- Texte étudié -
Les carrés existent-ils ? Promenade géométrique, d’Euclide à Einstein

Mardi 22 septembre 2015

 

Il y a environ 2300 ans, Euclide, mathématicien grec, posa les bases de la géométrie plane telle qu’on l’enseigne encore en primaire et secondaire. Par une approche très rigoureuse de sa matière, il montra que la géométrie peut reposer sur quelques axiomes (définissant les objets géométriques tels que droites et points) et cinq postulats.

Euclide et les bases de la géométrie plane

Aujourd’hui, ces postulats nous paraissent évidents. Le premier, par exemple, énonce qu’il existe une unique droite passant par deux points donnés. Le cinquième affirme[1] : « Etant donné une droite D et un point M extérieur à cette droite, il ne passe qu’une parallèle à D passant par M ». A partir de ces quelques « règles du jeu », on peut démontrer tous les résultats usuels de géométrie de primaire et secondaire, par exemple : « Il existe une figure fermée à quatre angles droits et quatre côtés égaux, nommée carré », ou « La somme des angles d’un triangle vaut 180 degrés ». Cela pourrait paraître de la « pédanterie mathématique », selon la formule du physicien Penrose[2], de s’inquiéter de faits qui nous paraissent aussi évidents que l’existence du carré. Après tout, il suffit de le tracer avec une latte! Pourtant, nous allons voir qu’Euclide s’est montré extraordinairement visionnaire en prenant ces précautions.

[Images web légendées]
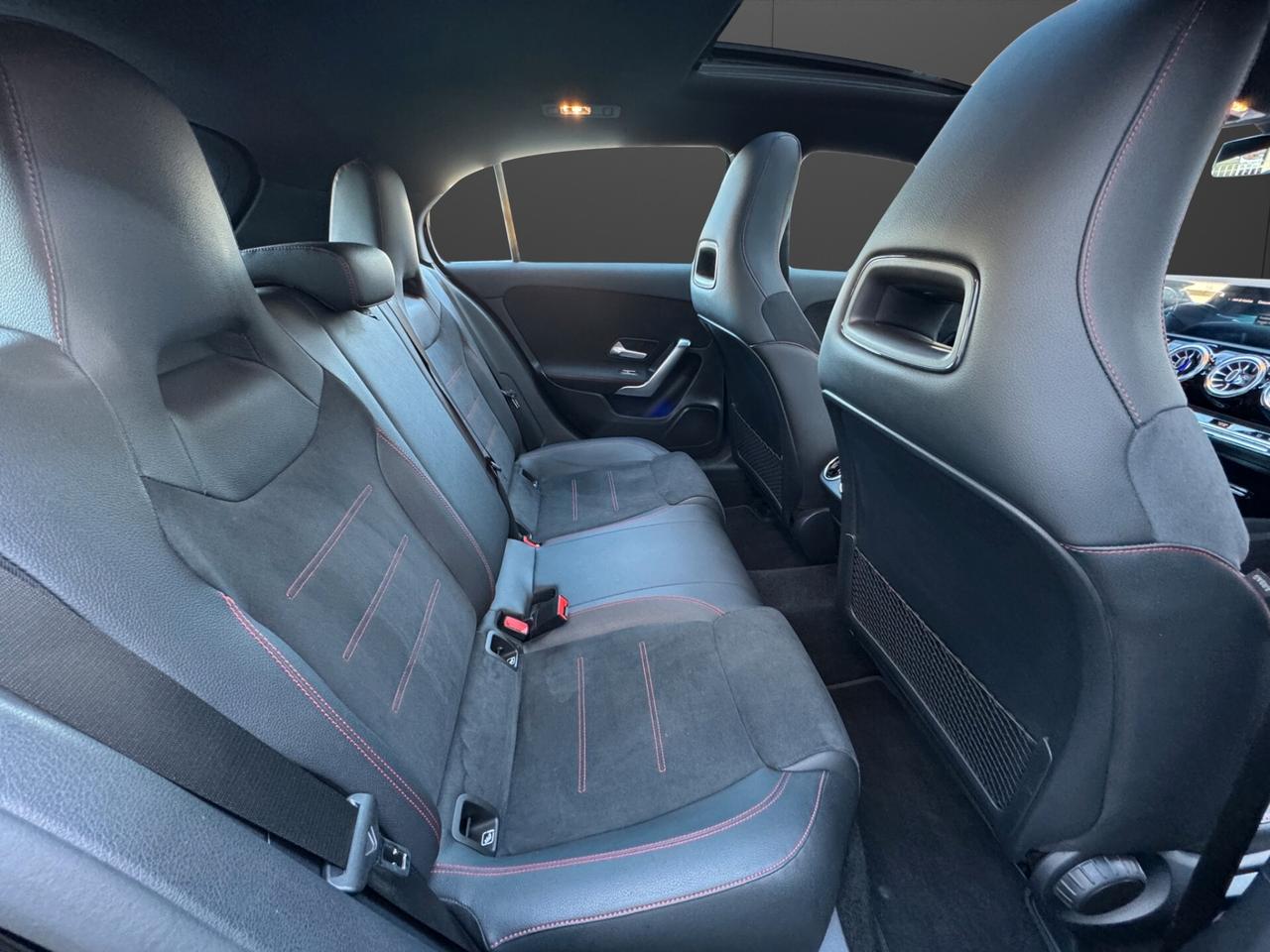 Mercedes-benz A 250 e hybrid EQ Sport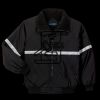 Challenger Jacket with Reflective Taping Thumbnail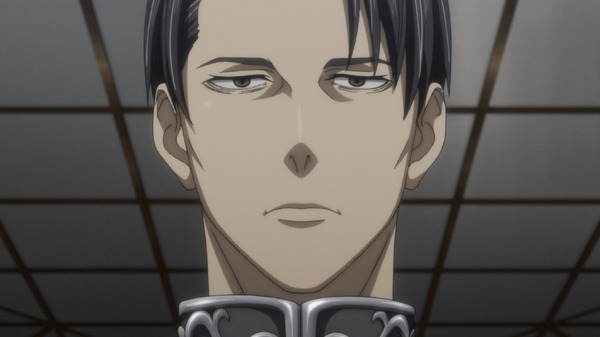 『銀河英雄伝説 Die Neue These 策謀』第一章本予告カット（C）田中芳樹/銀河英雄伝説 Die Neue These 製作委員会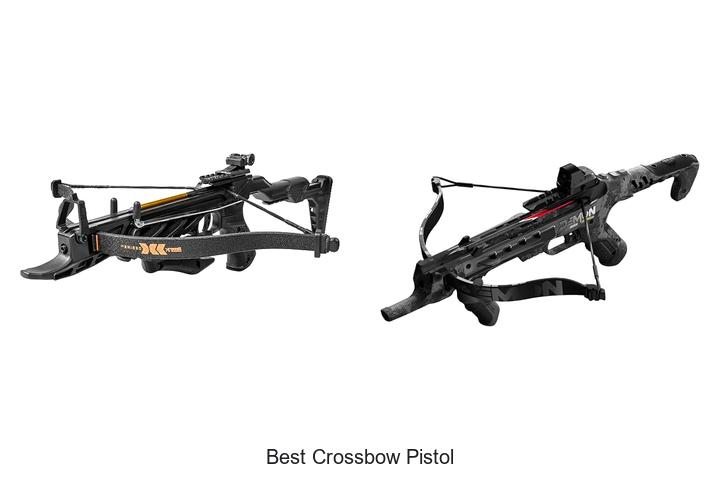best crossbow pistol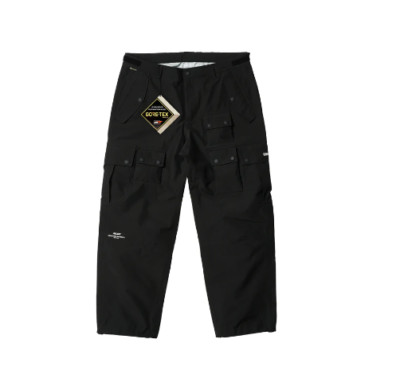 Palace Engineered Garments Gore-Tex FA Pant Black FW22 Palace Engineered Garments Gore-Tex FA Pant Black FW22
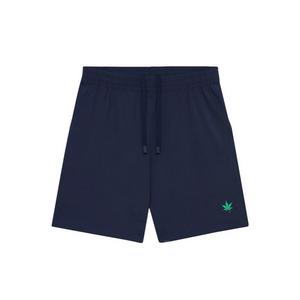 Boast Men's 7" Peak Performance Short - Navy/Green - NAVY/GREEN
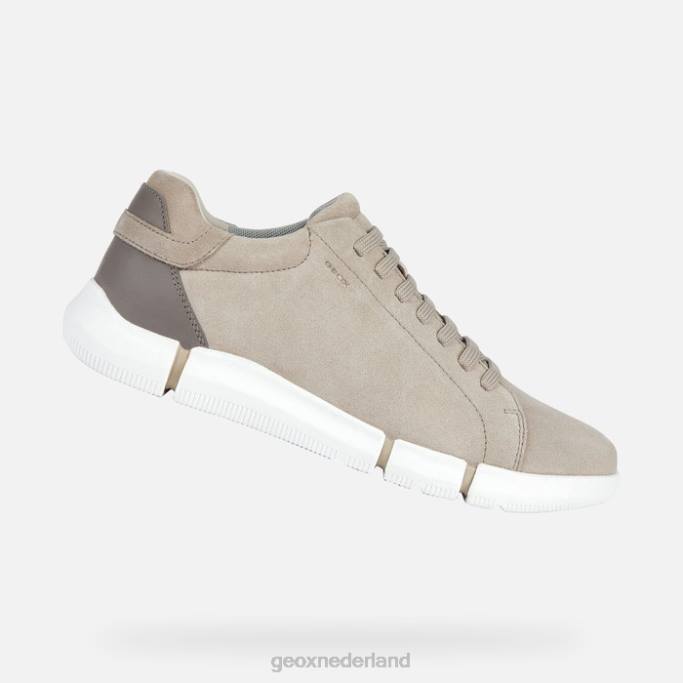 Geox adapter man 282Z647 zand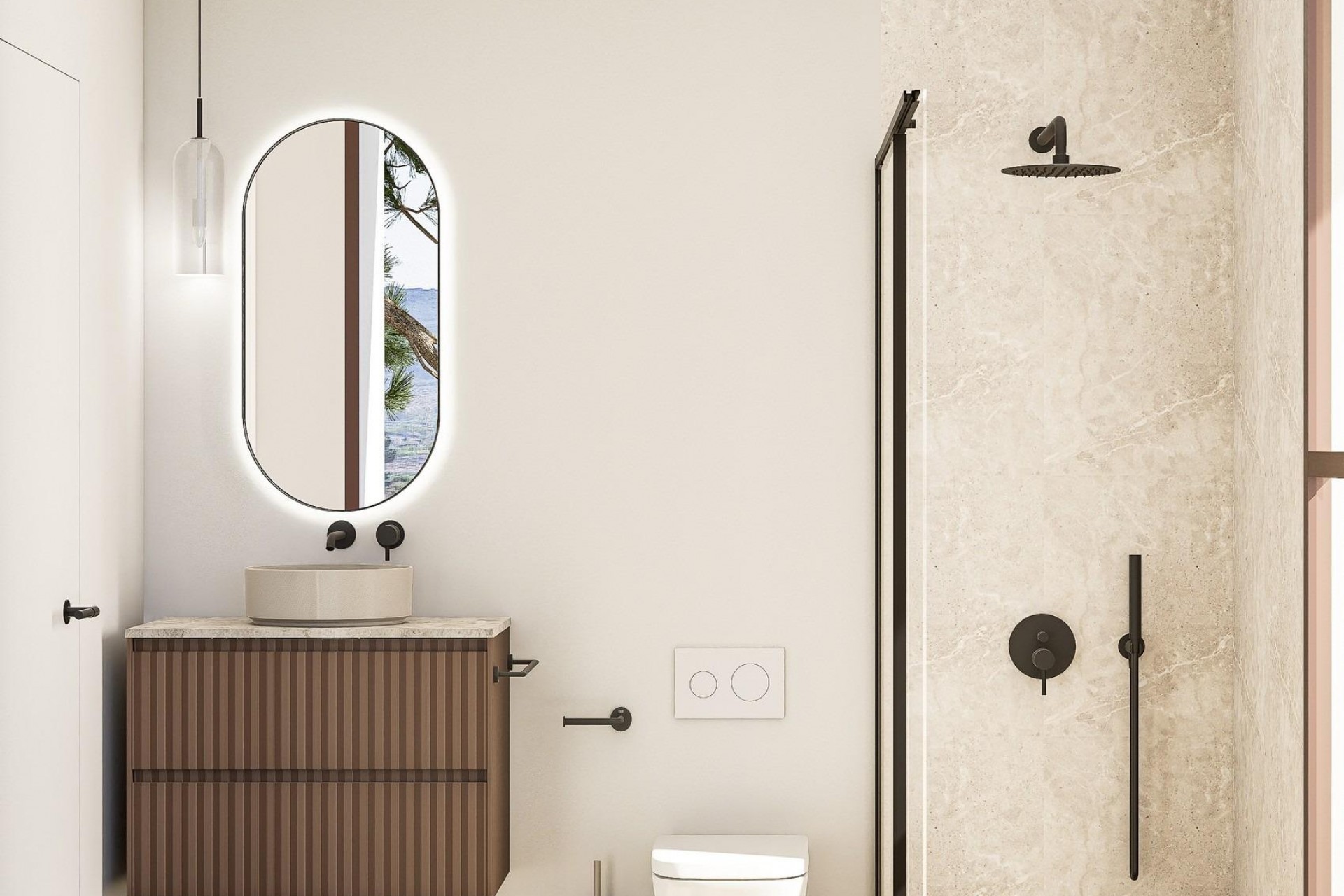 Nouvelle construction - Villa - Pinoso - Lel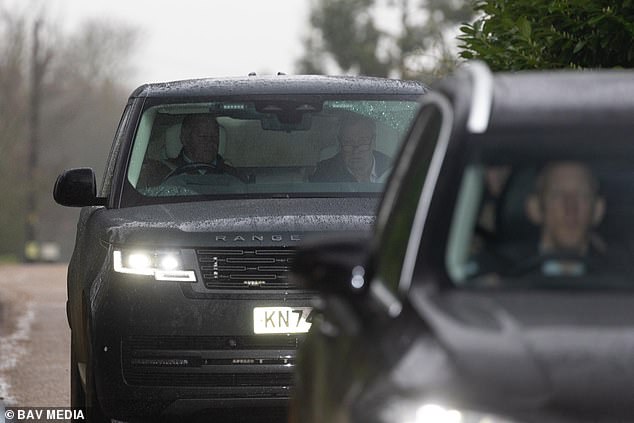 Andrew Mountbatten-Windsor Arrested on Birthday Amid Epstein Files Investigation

- Objectif visé -
Recopiez le passage de l’extrait sur la géométrie d’Euclide qui s’ouvre sur les mots contenant « Les carrés existent-ils » et se clôt sur « et cinq postulats. », en changeant « mathématicien grec » en « savant grec ». Seul l’extrait sur la géométrie d’Euclide sert de source.

- Résultat attendu -
Les carrés existent-ils ? Promenade géométrique, d’Euclide à Einstein

Mardi 22 septembre 2015

 

Il y a environ 2300 ans, Euclide, savant grec, posa les bases de la géométrie plane telle qu’on l’enseigne encore en primaire et secondaire. Par une approche très rigoureuse de sa matière, il montra que la géométrie peut reposer sur quelques axiomes (définissant les objets géométriques tels que droites et points) et cinq postulats.